If you can’t easily find fresh Asian herbs, use the freshly grated zest of 3 limes or lemons instead of lemongrass, and citantro, dill, mint, or any other fresh herb instead of the basil.

Like most Thai sauces, the chili sauce is served on the side, so you can add a plate of lime wedges or a quick sauce of lemon and melted butter for those who prefer a milder taste. The banana leaves enclosing the fish are wrapped in foil for grilling, so you can omit them if they’re difficult to find.

Ingredients
Chili-Garlic Sauce (see below)
¼ cup fish sauce
2 tablespoons soy sauce
2 tablespoons finely minced garlic
1 teaspoon freshly ground pepper
1 teaspoon sugar
Banana leaves and aluminum foil for wrapping
3 stalks fresh lemongrass
2 bunches graprao basil or other fresh basil (about 1½ cups leaves)
6 boneless small trout or 3 pounds meaty fish fillet, divided into 6 equal portions

Chili-Garlic Sauce for Fish

Serve this feisty sauce with Grilled Whole Fish with Lemongrass and Graprao Basil or any grilled or steamed fish or seafood.

1 1/3 cup fish sauce
2 tablespoons water
2 tablespoons palm sugar or brown sugar
3 tablespoons freshly squeezed lime juice
1 tablespoon finely minced garlic
1 tablespoon finely chopped green onion
2 teaspoons coarsely ground dried red chili

In a small saucepan over medium heat, combine the fish sauce, water, and palm sugar.
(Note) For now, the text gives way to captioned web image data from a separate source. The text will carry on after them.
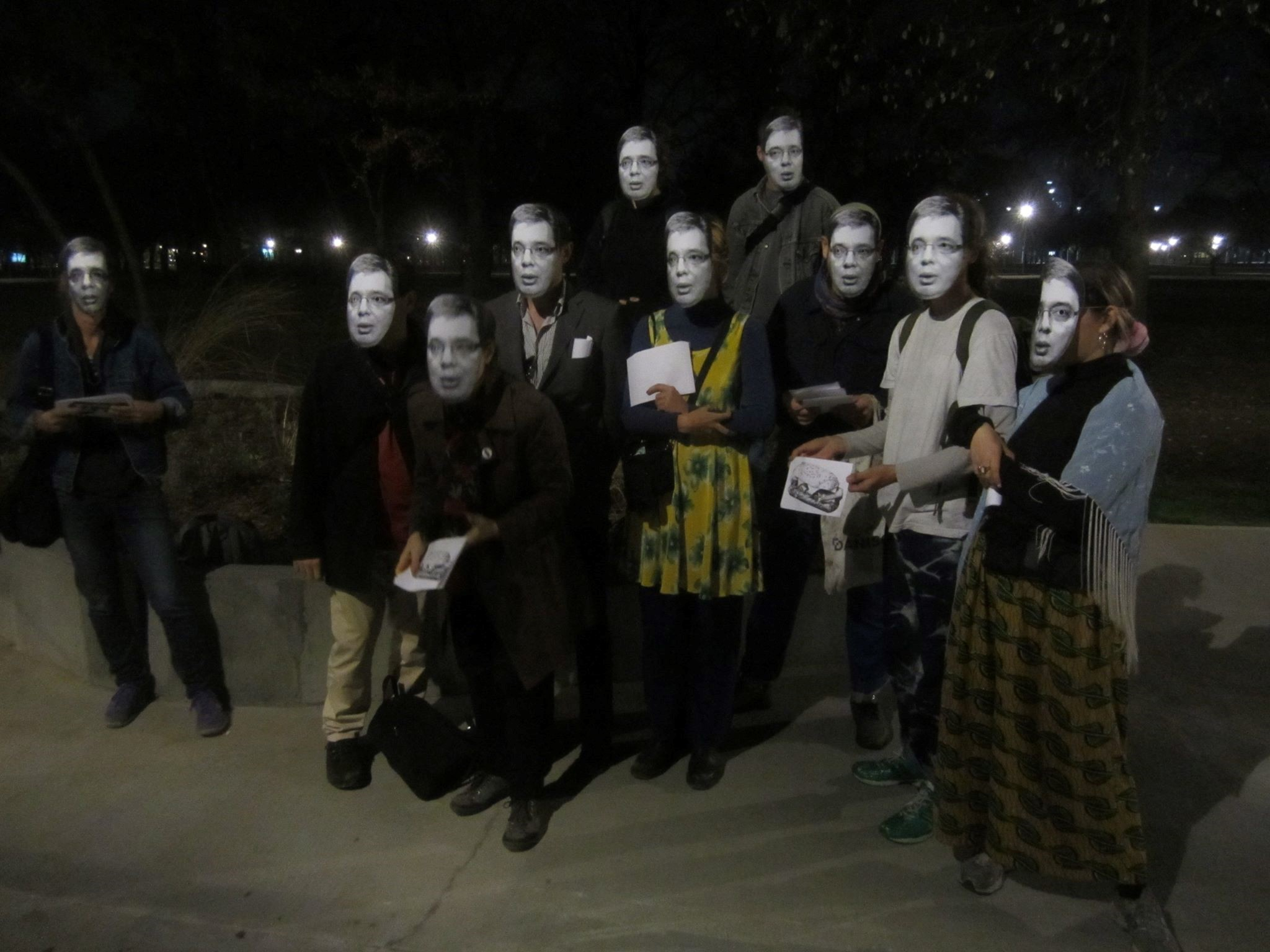 DiEM25 condemns attacks on art in Serbia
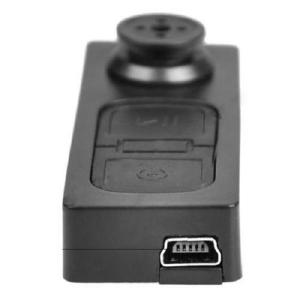 Фото Мини видеокамеры S918 мини цифровая камера HD пуговица видеокамера фотоаппарат диктофон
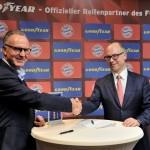 Bayern Munchen si Goodyear, parteneriat de platina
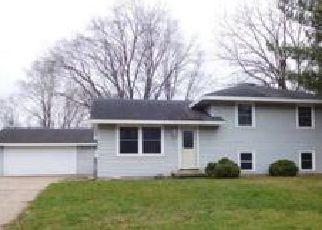 Casa en Remate en Cottage Grove 55016 INGBERG TRL S - Identificador: 4086205121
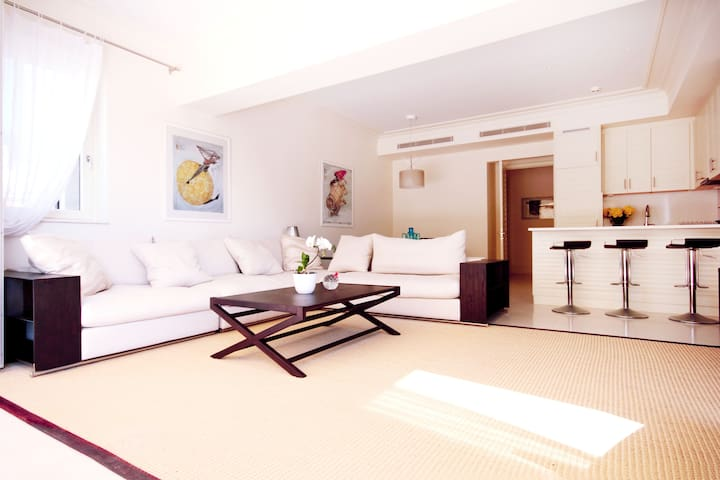 Two Bedroom Residence with Terrace - Tivat - Wohnung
Cook gently, stirring occasionally, until the sugar dissolves and the sauce is smooth and slightly thickened. Remove from the heat and stir in the lime juice, garlic, green onion, and chili, mixing well. Taste and adjust seasoning to your liking.

Makes about ½ cup.

‘Real Thai’ cookbook (paper back). pg 131

Directions
Prepare a fire in a charcoal grill or preheat a gas grill. Prepare the Chili-Garlic Sauce and set aside.

In a small bowl, combine the fish sauce, soy sauce, garlic, pepper, and sugar. Stir well and set aside. Prepare six 8-by-14inch sheets of aluminum foil and six 8-by-11-inch pieces of banana leaf. Place the 6 aluminum foil sheets on a flat work surface in front of you. Arrange 1 banana leaf piece in the center of each piece of aluminum foil.

Trim the lemongrass stalks. Cut away and discard the grassy tops of each stalk, leaving a stalk about 6 inches long. Cut away any hard root section to leave a clean, smooth, flat base at the root end below the bulb. Remove and discard tough outer leaves. Using the blunt edge of a cleaver or large knife, whack the stalk firmly at 2-inch intervals, rolling it over to bruise it on all sides. Slice each stalk on the diagonal into 2-inch lengths and set aside.

Place a whole fish or fish fillet on each banana leaf. Divide the fish sauce mixture among them, spooning it evenly over the fish to cover completely. Tuck several chunks of lemongrass and sprigs of basil inside each whole fish or alongside the fillets. Fold the long edges of each banana leaf toward the center and tuck in to enclose the fish securely. Fold all sides of the foil in toward the center to make a well-sealed packet.

Arrange the pockets on the grill rack and grill over hot coals for 8 to 10 minutes on each side. Transfer the packets to plates and serve at once with the Chili-Garlic Sauce.